## PROVIDED TEXT
The recent rehang of Tate Britain’s collection reflects this crisis of identity, remodelling their collection to speak to the diverse experience of what it means to be British. Centred around social relevancy, the Director of Tate Britain, Alex Farquharson, argues that the gallery wishes to present ‘a more expansive story of British art in ways that resonate with us today’. Drawing upon aspects from the past rehangs, the opening wall label for the collection readies visitors to view a curated chronology that relates the historical British artworks to their ‘social, cultural, political, economic and technological contexts’. The rehang self-consciously recognises and challenges this history by situating objects within these broader contexts, with the titles of the rooms and the wall labels relating the paintings to broader social histories. Additionally, seventy new works acquired within the past five years are exhibited. Within the introductory wall label for the exhibition, the Tate addresses that these acquisitions are more modern; a fact that speaks to the difficulty of diversifying the early collections where the majority of works available represent a small sector of the British elite Where the recent acquisitions within the later rooms offer a more balanced and diverse presentation of history, contemporary artistic interventions are employed within the earlier rooms that waken and engage viewers, inviting them to recognise how our modern sensibilities and experiences find parallels in history. These interactions between the canonical and contemporary works engage with cross-historical narratives, repositioning the permanent collection as relevant for modern visitors. Thus, where the collection’s older paintings struggle to prove significant for a modern society, the rehangs focus upon contextualising the collection presents a broader and consequently more inclusive version of a British history that visitors can relate to.

## SHORT EXERCISE A
Rewrite the paragraph of the passage on Tate Britain's rehang that begins "The recent rehang of Tate Britain's collection" as a short bulleted list that keeps its main facts.
## SHORT EXERCISE B
Carry on the passage about Tate Britain's rehang, starting after its final sentence.

## PROVIDED INFORMATION

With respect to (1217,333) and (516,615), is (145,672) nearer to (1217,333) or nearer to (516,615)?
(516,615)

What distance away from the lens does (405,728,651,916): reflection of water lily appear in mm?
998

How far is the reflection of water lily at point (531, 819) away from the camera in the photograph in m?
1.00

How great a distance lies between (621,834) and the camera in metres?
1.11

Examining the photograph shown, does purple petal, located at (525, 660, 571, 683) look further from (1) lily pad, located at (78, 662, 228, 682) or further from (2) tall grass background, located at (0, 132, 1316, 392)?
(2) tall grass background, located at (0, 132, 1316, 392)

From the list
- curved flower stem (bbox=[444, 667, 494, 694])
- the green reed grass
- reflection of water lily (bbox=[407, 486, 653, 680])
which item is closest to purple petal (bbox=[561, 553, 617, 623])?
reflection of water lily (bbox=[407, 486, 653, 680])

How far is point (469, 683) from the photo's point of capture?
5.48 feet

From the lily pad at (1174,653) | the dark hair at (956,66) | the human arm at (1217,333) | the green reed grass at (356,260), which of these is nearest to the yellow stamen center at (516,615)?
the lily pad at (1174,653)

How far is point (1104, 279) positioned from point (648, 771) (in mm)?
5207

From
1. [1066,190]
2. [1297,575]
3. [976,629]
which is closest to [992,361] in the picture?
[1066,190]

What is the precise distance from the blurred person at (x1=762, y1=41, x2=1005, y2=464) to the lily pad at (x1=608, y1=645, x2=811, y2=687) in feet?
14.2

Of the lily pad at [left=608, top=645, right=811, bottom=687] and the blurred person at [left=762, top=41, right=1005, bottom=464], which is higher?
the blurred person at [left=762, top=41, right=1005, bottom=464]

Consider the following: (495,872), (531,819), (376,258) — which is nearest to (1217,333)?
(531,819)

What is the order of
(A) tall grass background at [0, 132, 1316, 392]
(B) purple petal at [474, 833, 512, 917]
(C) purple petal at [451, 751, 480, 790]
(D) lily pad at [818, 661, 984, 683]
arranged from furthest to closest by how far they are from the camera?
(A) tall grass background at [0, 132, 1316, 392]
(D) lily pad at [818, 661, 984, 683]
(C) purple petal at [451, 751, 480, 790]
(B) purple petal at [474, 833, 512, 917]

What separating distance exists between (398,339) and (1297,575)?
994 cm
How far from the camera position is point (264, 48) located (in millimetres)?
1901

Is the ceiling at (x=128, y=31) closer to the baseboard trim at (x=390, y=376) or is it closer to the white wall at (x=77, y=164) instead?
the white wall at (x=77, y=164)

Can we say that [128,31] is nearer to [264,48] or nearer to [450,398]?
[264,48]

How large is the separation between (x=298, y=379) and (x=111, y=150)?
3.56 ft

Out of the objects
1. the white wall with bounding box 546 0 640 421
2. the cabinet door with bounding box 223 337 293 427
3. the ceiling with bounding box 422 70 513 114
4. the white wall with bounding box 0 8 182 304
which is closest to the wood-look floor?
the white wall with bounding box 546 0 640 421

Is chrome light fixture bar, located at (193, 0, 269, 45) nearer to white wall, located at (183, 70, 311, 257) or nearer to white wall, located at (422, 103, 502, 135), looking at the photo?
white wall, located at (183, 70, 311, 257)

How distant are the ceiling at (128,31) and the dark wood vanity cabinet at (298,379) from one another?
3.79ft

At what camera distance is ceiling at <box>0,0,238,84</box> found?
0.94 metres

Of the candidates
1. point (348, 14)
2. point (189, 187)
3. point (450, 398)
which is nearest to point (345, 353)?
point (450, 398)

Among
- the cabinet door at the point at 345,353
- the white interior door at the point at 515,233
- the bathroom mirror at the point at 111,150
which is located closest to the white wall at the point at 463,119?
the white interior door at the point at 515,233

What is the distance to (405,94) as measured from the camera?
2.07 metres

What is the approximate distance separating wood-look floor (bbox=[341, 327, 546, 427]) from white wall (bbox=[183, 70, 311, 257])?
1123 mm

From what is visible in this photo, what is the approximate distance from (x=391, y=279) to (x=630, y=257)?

## EXPECTED ANSWER A
- Tate Britain has rehung its collection to reflect the diverse experience of what it means to be British.
- Director Alex Farquharson says the gallery wants to present "a more expansive story of British art in ways that resonate with us today."
- The opening wall label presents a chronology linking historical British artworks to their "social, cultural, political, economic and technological contexts."
- Room titles and wall labels connect the paintings to broader social histories.
- Seventy works acquired within the past five years are on display. They are mostly modern, because the early collections mainly represent a small sector of the British elite.
- The later rooms use these acquisitions to give a more balanced and diverse view of history. The earlier rooms use contemporary artistic interventions to show parallels between modern experience and the past.
- These pairings of canonical and contemporary works make the permanent collection relevant to modern visitors and offer a broader, more inclusive British history.

## EXPECTED ANSWER B
Critics of the Farquharson’s rehang consider the contextualisation a token step in addressing the collection’s implicit histories, with Jonathan Jones from The Guardian arguing that the rehang presents ‘a veneer of current concerns with slavery, empire, sexual identity and gender onto displays that are otherwise familiar’. Whilst there is truth within Jones’s nihilism, the exhibition does reflect upon the contingent meaning of objects that change when new generations address them. Within the third room of the exhibition, titled ‘Metropolis’, paintings from the eighteenth century reflect upon Britain’s increasing urban identity. The gallery introduces a form of group portraiture known as ‘conversational pieces’, where families and friends were depicted together within domestic settings. These group portraits, such as The Strode Family and An English Family at Tea superficially appear unproblematic, reflecting ways in which families still gather now. In dialogue with each other, the paintings present a fixed view of a prosperous Britain. Yet, the contextualising wall label refers to a more complex history, highlighting how the representation of domesticities including tea, coffee, and porcelain implicitly refer to Britain’s involvement with the transatlantic slave trade that made these commodities accessible. The subjects presented within the ‘Metropolis’ room are restricted to what Farquharson names as ‘an island nation collection’ that does not offer a direct commentary upon colonialism. This concept of an island-centric approach to British history functions as synecdoche for Eurocentrism, that Walter D. Mignolo defines in the context of museums as structures that ‘project as universal their own world sense and worldview’ that renders other histories invisible and irrelevant. The room’s contextualizing wall label makes visitors aware of the duplicity of easy readings of these jovial conversation pieces; while the works highlight Britian’s developing commercial market, they fail to mention that this economic growth was built upon ‘the transatlantic slave trade’.  

William Hogarth, The Strode Family, c.1738. Oil paint on canvas, 112.6 × 117.5 cm. Tate Britan, London.

Joseph Van Aken, An English Family at Tea, c.1720. Oil paint on canvas, 99.4 × 116.2 cm. Tate Britain, London.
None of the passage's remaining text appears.